The actual choice tuples themselves (which live in localflavor.us.us_states, a name which may yet cause an international incident), meanwhile, got heavily refactored. There are now choice tuples provided for:

  1. The 48 contiguous states plus the District of Columbia (some businesses will only deliver to the “lower 48”, and not to Alaska or Hawaii)
  2. All 50 states plus the District of Columbia
  3. All non-state US territories (not including the District of Columbia)
  4. The three Armed Forces postal “states”
  5. The three nations which receive US mail service under the Compact of Free Association

The choices for USStateField are simply the combination of items 2, 3 and 4 in that list. USPostalCodeField and USPSSelect add item 5.


And a bit of fun

Since this has been a rather nasty political headache to deal with, and since it was finally going to get fixed, I also tossed a tiny easter egg into the final patch, largely for my own amusement, in the form of one additional choice tuple: django.contrib.localflavor.us.us_states.OBSOLETE_STATES. It’s not used by any model or form field, and consists entirely of “state” abbreviations which were, but no longer are, valid. This includes such gems as the postal abbreviation used by the Panama Canal Zone before it reverted to Panama’s control, so should you need to send mail back in time to the pre-1979 Canal Zone, you’ll be able to craft a model and form field to do so.
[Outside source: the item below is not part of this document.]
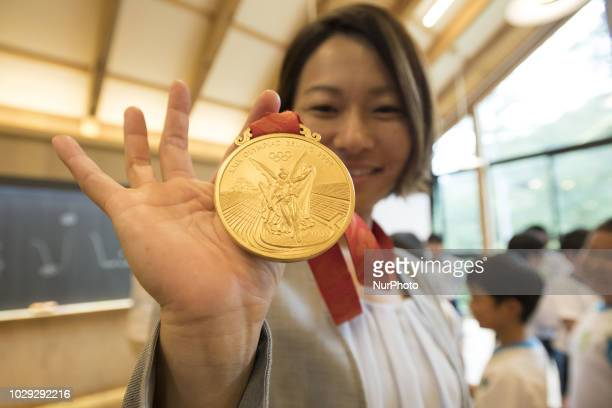 Satoko Mabuchi Softball 2008 Beijing Olympic Games gold medalist shows the gold medal during the project Sports Smile Classroom in Miyanomori...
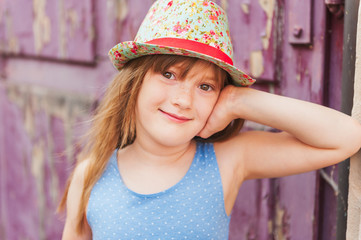 Summer portrait of a cute little girl wearing colorful hat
And for the record, this isn’t the first time localflavor.us has gotten an amusing (to me) bit of historical trivia baked in. The form field which validates Social Security numbers has, hard-coded into it as an invalid value, the former Social Security number of Hilda Whitcher, whose number appeared on a fake promotional Social Security card included in mens’ wallets produced by the E.H Ferree company and was subsequently widely adopted by people who purchased the wallets but failed to understand that they’d need their own Social Security numbers. Mrs. Whitcher was given a new number, and her previous one — 078-05-1120 — is no longer, and never again will be, valid.